### PROBLEM DESCRIPTION
Copy each line of the data that has "https" in it.

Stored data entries

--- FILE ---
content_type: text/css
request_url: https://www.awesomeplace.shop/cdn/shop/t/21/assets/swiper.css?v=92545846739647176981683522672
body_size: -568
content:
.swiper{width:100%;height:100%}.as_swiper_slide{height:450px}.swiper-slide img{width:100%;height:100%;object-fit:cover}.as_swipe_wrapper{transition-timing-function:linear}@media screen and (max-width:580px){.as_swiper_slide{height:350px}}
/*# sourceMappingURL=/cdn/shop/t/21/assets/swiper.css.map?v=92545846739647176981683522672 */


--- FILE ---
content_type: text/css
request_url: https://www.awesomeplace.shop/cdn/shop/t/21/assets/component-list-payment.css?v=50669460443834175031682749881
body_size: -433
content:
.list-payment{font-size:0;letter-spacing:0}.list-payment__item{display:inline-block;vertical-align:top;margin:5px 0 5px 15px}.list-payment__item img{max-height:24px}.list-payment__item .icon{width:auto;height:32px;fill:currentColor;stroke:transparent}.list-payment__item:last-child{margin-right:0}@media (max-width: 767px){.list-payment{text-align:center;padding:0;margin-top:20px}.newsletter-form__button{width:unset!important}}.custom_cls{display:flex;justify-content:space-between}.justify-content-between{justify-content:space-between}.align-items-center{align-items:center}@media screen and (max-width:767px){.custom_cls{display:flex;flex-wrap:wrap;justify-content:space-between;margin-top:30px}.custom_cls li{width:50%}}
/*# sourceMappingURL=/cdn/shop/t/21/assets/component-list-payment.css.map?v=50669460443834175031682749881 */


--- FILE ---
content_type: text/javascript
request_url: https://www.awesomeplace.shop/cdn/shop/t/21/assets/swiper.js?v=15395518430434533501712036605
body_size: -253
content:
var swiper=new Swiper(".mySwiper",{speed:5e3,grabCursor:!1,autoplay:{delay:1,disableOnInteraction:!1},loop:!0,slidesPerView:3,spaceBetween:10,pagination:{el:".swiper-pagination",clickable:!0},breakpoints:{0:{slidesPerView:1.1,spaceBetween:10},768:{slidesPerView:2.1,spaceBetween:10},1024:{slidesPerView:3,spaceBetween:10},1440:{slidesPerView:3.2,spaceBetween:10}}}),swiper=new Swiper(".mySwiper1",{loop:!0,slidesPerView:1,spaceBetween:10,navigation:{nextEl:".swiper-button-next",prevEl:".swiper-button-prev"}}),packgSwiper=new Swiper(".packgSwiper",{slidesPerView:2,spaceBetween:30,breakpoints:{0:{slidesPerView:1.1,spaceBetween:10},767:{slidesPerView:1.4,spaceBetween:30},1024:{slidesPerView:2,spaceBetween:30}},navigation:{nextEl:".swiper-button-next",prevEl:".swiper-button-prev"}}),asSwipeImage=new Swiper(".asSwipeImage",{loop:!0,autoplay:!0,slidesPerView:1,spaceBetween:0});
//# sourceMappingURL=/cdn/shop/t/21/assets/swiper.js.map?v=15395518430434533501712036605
* * *
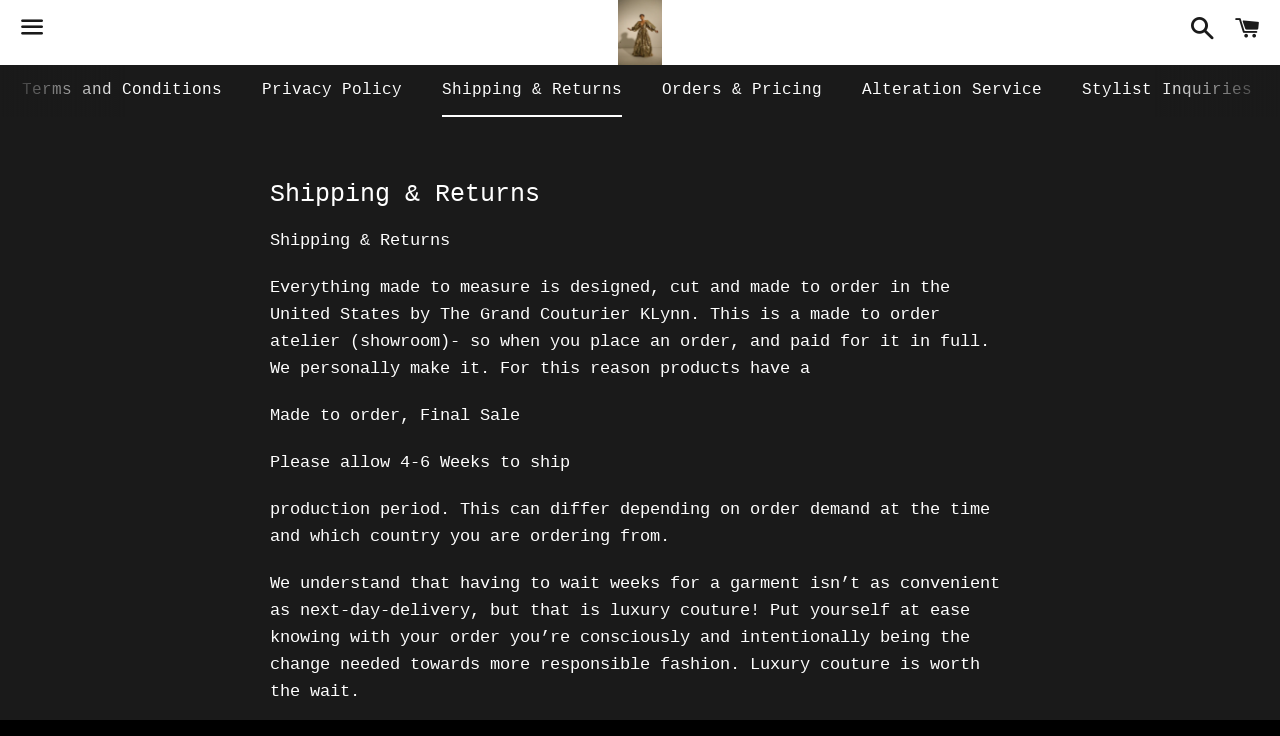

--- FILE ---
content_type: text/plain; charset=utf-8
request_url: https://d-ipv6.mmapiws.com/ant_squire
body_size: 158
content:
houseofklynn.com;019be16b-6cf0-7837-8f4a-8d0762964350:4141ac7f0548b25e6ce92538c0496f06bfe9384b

### RESULT OF THIS TASK
request_url: https://www.awesomeplace.shop/cdn/shop/t/21/assets/swiper.css?v=92545846739647176981683522672
request_url: https://www.awesomeplace.shop/cdn/shop/t/21/assets/component-list-payment.css?v=50669460443834175031682749881
request_url: https://www.awesomeplace.shop/cdn/shop/t/21/assets/swiper.js?v=15395518430434533501712036605
request_url: https://d-ipv6.mmapiws.com/ant_squire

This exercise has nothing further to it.